= Page excerpt =
=== Begin Enclosure ===

NETL Director Brian Anderson, Ph.D., highlighted how research efforts have supported the development of new ways to convert carbon dioxide (CO2) into useful products during the 3rd International Conference on Carbon Recycling.

Held in a virtual setting Oct. 4, participants at this year’s International Conference on Carbon Recycling included a mix of government, energy producer, and small business representatives that are united in their support of carbon conversion efforts, which is a key technology for realizing carbon neutrality. The conference also served to strengthen cooperation and share information between stakeholders from multiple countries around the globe. Anderson was a speaker on the panel, “Technologies for the Future, Expectation by Investment,” that highlighted NETL supported research and development projects putting CO2 to economic use.

For example, NETL researchers have used microwave reactors to convert CO2 and natural gas into value-added products such as hydrogen and synthesis gas. These products can serve as a lower carbon intensity feedstock for fuels and products. NETL’s unique microwave catalysis will allow development of modular reactors that use excess electricity from renewable power sources for on-demand chemical production. This is an example of how the Lab’s innovations address CO2 emissions in a versatile manner, making them more attractive to the private sector. Currently, NETL is engaging with industry partners for pre-pilot scale evaluation while pursuing patent applications.

=== End Enclosure ===

(Dataset entries)
=== Begin Enclosure ===

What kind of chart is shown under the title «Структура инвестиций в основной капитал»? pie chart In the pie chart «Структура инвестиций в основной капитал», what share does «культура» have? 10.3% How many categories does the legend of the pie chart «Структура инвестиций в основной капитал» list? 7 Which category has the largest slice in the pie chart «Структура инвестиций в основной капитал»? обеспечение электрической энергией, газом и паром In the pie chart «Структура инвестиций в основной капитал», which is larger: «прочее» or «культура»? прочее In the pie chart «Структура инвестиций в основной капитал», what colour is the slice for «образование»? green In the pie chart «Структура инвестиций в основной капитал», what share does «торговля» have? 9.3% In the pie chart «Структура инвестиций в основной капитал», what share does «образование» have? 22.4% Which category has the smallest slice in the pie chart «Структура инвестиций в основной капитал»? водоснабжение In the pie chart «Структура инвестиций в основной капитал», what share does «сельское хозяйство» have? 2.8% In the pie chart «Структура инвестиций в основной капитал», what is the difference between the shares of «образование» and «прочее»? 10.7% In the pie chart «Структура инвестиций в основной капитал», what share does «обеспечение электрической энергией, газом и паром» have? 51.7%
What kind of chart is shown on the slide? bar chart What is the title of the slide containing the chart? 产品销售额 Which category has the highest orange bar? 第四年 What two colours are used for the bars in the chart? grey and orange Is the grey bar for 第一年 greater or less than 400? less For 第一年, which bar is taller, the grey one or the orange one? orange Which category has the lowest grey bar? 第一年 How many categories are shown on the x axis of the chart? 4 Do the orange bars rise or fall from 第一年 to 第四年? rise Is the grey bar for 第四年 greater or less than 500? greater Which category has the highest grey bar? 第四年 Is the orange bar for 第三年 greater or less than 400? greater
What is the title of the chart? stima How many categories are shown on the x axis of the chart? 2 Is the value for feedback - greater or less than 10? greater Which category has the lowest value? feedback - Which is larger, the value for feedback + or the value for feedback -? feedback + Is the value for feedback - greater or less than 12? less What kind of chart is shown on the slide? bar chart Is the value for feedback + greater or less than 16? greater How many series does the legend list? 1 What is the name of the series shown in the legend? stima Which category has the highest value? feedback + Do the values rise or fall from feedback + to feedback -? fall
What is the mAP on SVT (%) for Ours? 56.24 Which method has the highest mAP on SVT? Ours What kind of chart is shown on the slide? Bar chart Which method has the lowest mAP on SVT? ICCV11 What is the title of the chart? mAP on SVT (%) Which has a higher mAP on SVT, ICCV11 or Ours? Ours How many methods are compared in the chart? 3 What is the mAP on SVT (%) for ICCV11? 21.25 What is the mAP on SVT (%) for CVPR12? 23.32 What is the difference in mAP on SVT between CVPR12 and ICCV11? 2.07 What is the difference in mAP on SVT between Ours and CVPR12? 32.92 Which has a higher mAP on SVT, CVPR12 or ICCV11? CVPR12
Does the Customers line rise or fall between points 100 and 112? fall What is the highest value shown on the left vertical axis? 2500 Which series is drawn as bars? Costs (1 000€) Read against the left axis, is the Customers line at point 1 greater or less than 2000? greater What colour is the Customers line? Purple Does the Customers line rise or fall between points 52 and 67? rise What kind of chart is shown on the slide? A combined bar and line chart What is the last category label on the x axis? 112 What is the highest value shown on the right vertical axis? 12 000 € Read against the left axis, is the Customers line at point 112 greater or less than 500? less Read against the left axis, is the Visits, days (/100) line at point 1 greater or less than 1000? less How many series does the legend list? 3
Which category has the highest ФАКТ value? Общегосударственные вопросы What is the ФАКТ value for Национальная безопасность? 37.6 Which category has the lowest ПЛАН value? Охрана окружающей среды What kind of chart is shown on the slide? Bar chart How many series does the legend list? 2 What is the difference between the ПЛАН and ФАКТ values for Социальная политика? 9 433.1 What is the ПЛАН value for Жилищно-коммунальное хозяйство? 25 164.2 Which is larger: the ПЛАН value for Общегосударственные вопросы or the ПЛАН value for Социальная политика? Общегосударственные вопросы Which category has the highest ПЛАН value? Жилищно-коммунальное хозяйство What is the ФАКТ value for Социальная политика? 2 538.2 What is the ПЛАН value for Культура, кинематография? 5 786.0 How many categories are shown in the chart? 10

=== End Enclosure ===

= Tasks to perform =
A – Can you copy the NETL excerpt word for word, starting at "NETL Director Brian" and ending at "to economic use."?
B – Do these statements agree with the NETL excerpt? Answer yes or no for each, quoting the deciding words. (i) The 3rd International Conference on Carbon Recycling was held in person. (ii) NETL researchers have used microwave reactors to turn CO2 and natural gas into products such as hydrogen and synthesis gas. (iii) NETL has already moved its microwave technology past pre-pilot scale evaluation.
C – How would the NETL excerpt go on after its final sentence? Write the continuation.

= Expected results =
A –
NETL Director Brian Anderson, Ph.D., highlighted how research efforts have supported the development of new ways to convert carbon dioxide (CO2) into useful products during the 3rd International Conference on Carbon Recycling.

Held in a virtual setting Oct. 4, participants at this year’s International Conference on Carbon Recycling included a mix of government, energy producer, and small business representatives that are united in their support of carbon conversion efforts, which is a key technology for realizing carbon neutrality. The conference also served to strengthen cooperation and share information between stakeholders from multiple countries around the globe. Anderson was a speaker on the panel, “Technologies for the Future, Expectation by Investment,” that highlighted NETL supported research and development projects putting CO2 to economic use.

B –
(i) No: "Held in a virtual setting Oct. 4"
(ii) Yes: "NETL researchers have used microwave reactors to convert CO2 and natural gas into value-added products such as hydrogen and synthesis gas"
(iii) No: "Currently, NETL is engaging with industry partners for pre-pilot scale evaluation while pursuing patent applications."

C –
“With more than 1,300 incredibly talented employees supporting more than 1,000 R&D projects in 50 states with a total award value of $5 billion, our Lab is in a strong position to contribute solutions to the world’s climate and energy problems, including innovations in transforming CO2 from a liability into an asset,” Anderson said. “NETL is dedicated to working toward a decarbonized economy, and the International Conference on Carbon Recycling provided an exciting glimpse of research programs around the world and an avenue for our Lab to engage with new potential partners.”

Anderson also discussed how CO2 can play a role in the infrastructure and construction industries of tomorrow. NETL supported and cooperated with UCLA’s CarbonBuilt team at the Wyoming Integrated Test Center to develop a process to create concrete masonry units using CO2 from power plant flue gas without the need for a carbon capture step. Each CarbonBuilt concrete block stores about three-quarters of a pound of CO2, thereby reducing the carbon footprint of concrete products.

The CarbonBuilt technology uses a carbonation process known as mineralization, which transforms gaseous CO2 from power plant flue gas and other sources into stable carbonate solids that bind the components in the concrete. UCLA’s CarbonBuilt was one of two winners of the XPRIZE Global Competition this year out of 47 entries from seven countries.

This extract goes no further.